This all sounds entirely logical and reasonable:
Nearly half of all global pay is scooped up by only 10% of workers, according to the International Labour Organization, while the lowest-paid 50% receive only 6.4%.
The lowest-paid 20% – about 650 million workers – get less than 1% of total pay, a figure that has barely moved in 13 years, ILO analysis found. It used labour income figures from 189 countries between 2004 and 2017, the latest available data.
A worker in the top 10% receives $7,445 a month (£5,866), while a worker in the bottom 10% gets only $22. The average pay of the bottom half of the world’s workers is $198 a month.
It’s from this report.
Ten per cent of workers receive 48.9 per cent of total global pay, while the lowest-paid 50 per cent of workers receive just 6.4 per cent, a new ILO dataset reveals.
What’s more, the lowest 20 per cent of income earners – around 650 million workers – earn less than 1 per cent of global labour income, a figure that has hardly changed in 13 years.

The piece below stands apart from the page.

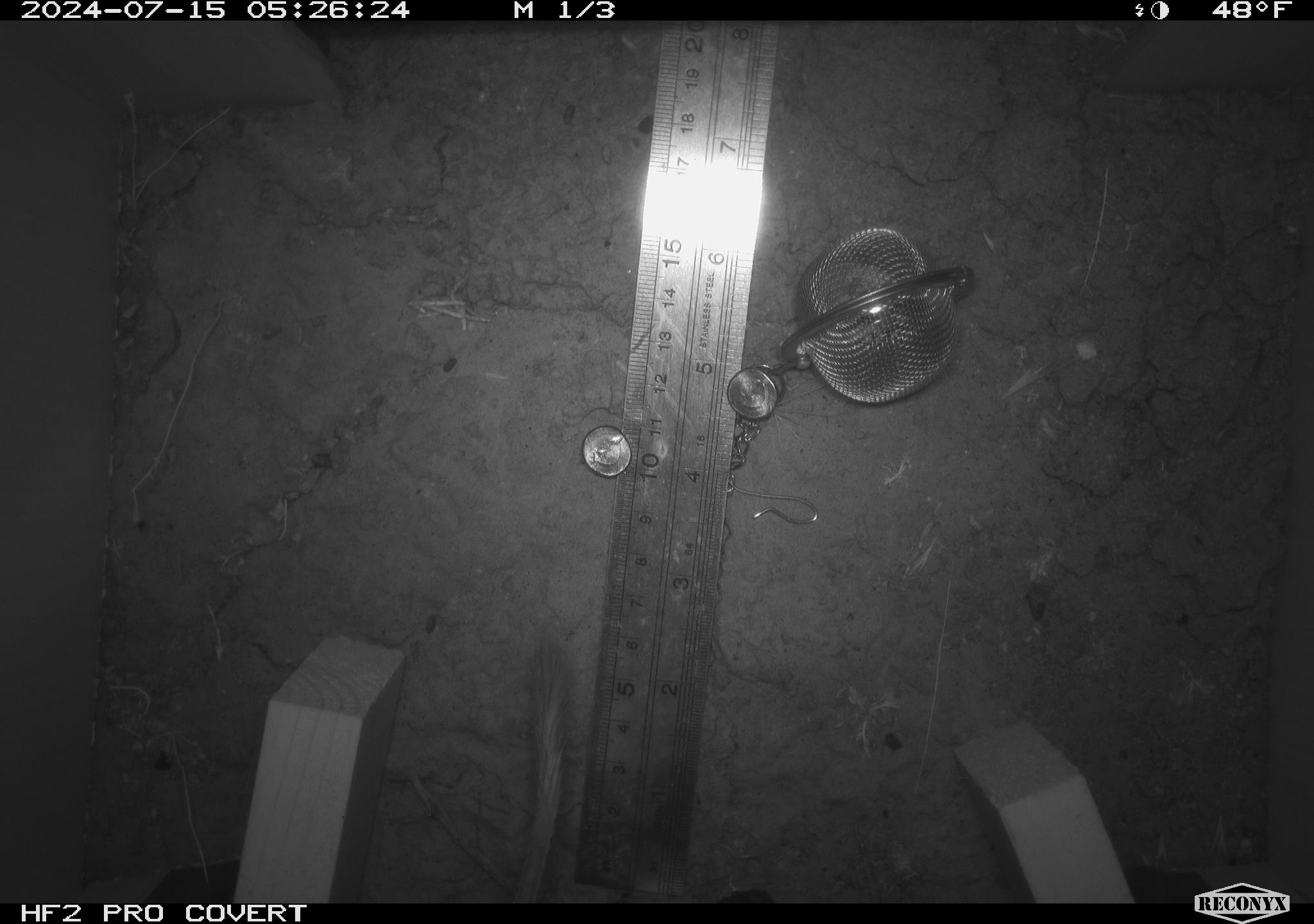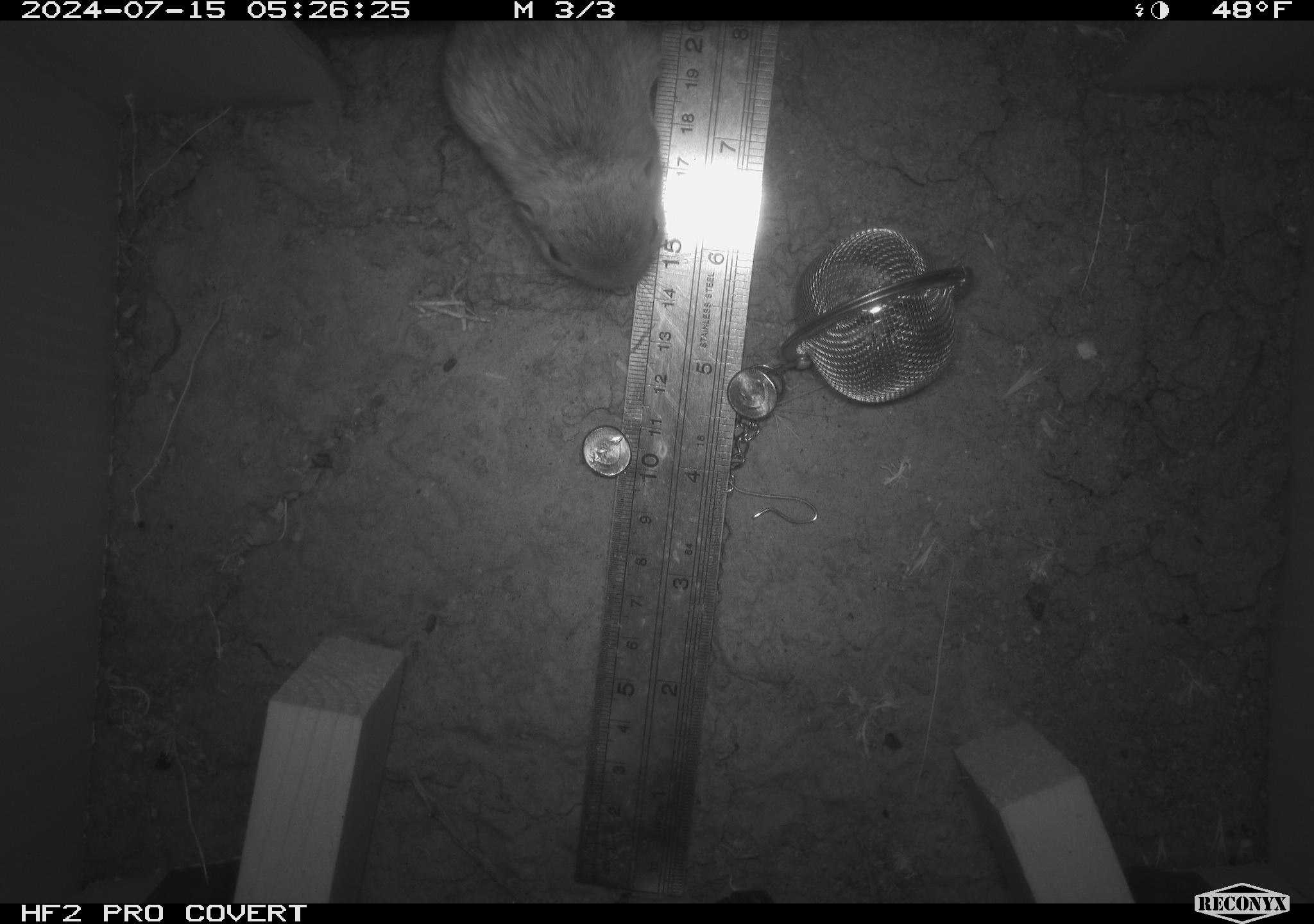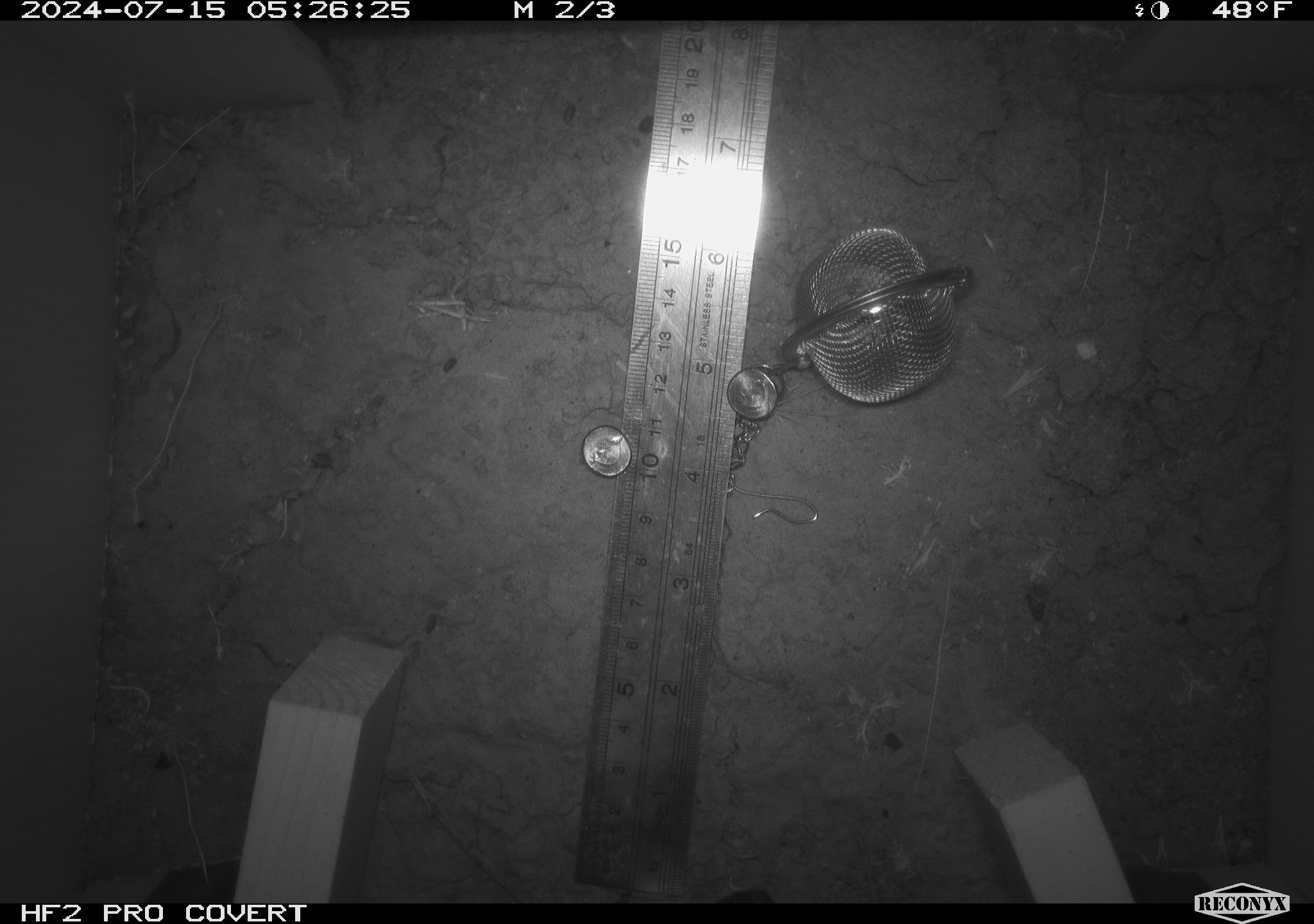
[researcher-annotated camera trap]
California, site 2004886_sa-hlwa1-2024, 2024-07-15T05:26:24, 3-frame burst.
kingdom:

The new dataset shows that overall global labour income inequality has fallen since 2004. However, this is not due to reductions in inequality within countries – at the national level, pay inequality is actually increasing. Rather, it is because of increasing prosperity in large emerging economies, namely China and India. Overall, the findings say, income inequality remains pervasive in the world of work.

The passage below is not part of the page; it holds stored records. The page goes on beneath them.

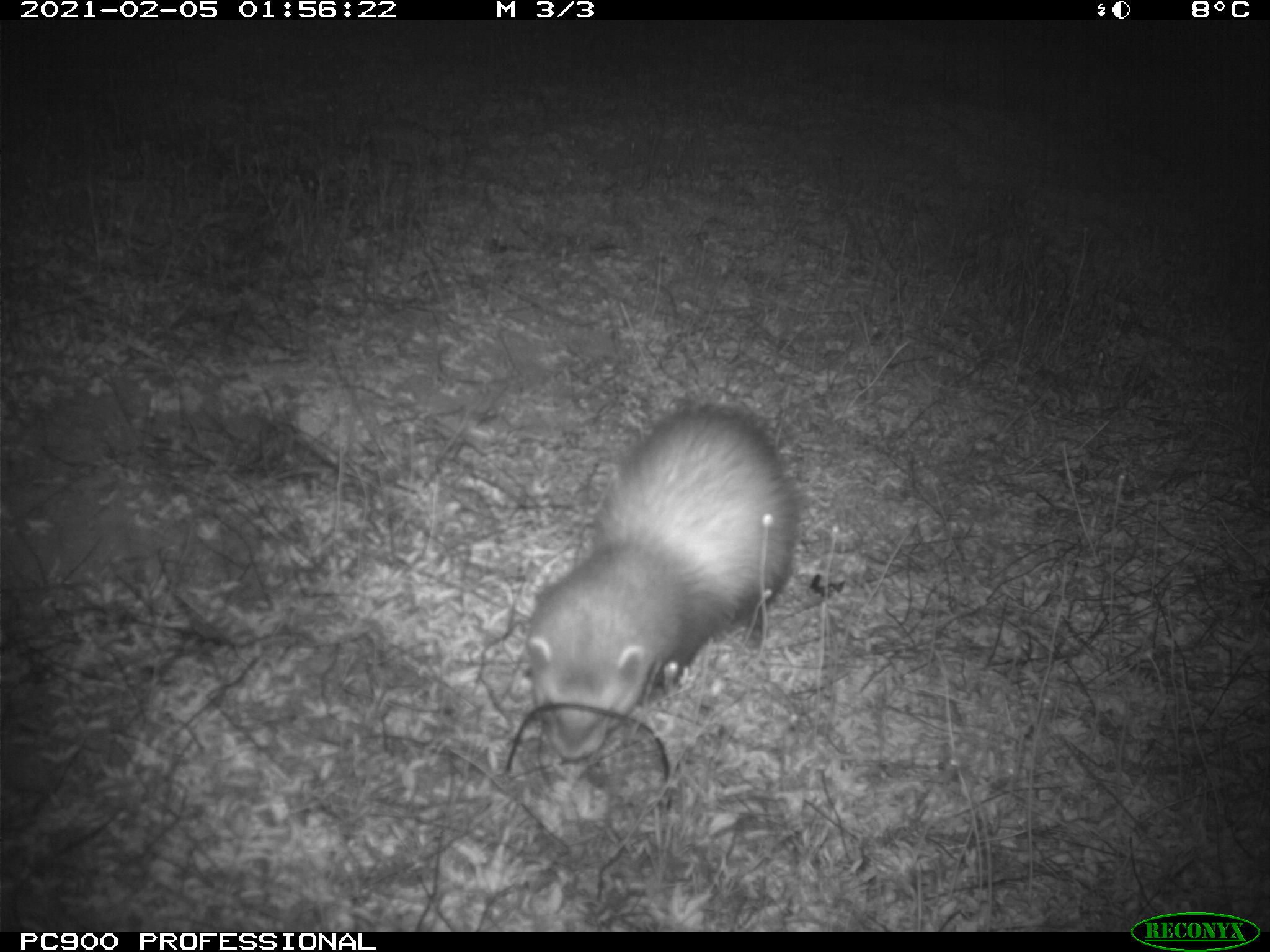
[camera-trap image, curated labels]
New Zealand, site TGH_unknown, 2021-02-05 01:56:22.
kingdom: Animalia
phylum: Chordata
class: Mammalia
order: Carnivora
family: Mustelidae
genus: Mustela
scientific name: Mustela furo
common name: ferret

The explanation? To be in the top 10% of the global pay distribution you need to be making around and about minimum wage in one of the rich countries. Via another calculation route, perhaps median income in those rich countries. No, that £5,800 is the average of all the top 10%.
Note that this is in USD. About £2,000 a month puts you in the second decile, that’s about UK median income of 24,000 a year.
And as it happens about 20% of the people around the world are in one of the already rich countries. so, above median in a rich country and we’re there. Our definition of rich here not quite extending as far as all of the OECD countries even. Western Europe – plus offshoots like Oz and NZ -, North America, Japan, S Korea and, well, there’s not much else. Sure, it’s not exactly 10% of the people there but it’s not hugely off either.
So, what is it that these places have in common? They’ve been largely free market, largely capitalist, economies for more than a few decades. The most recent arrival, S Korea, only just managing that few decades. It is also true that nowhere that hasn’t been such is in that listing. It’s even true that nowhere that is such hasn’t made it – not that we’d go to the wall for that last insistence although it’s difficult to think of places that breach that condition.
Capitalism and free markets make the workers rich. Who knew?
Who knew? Not the present front bench of Her Majesty’s Opposition that’s for sure.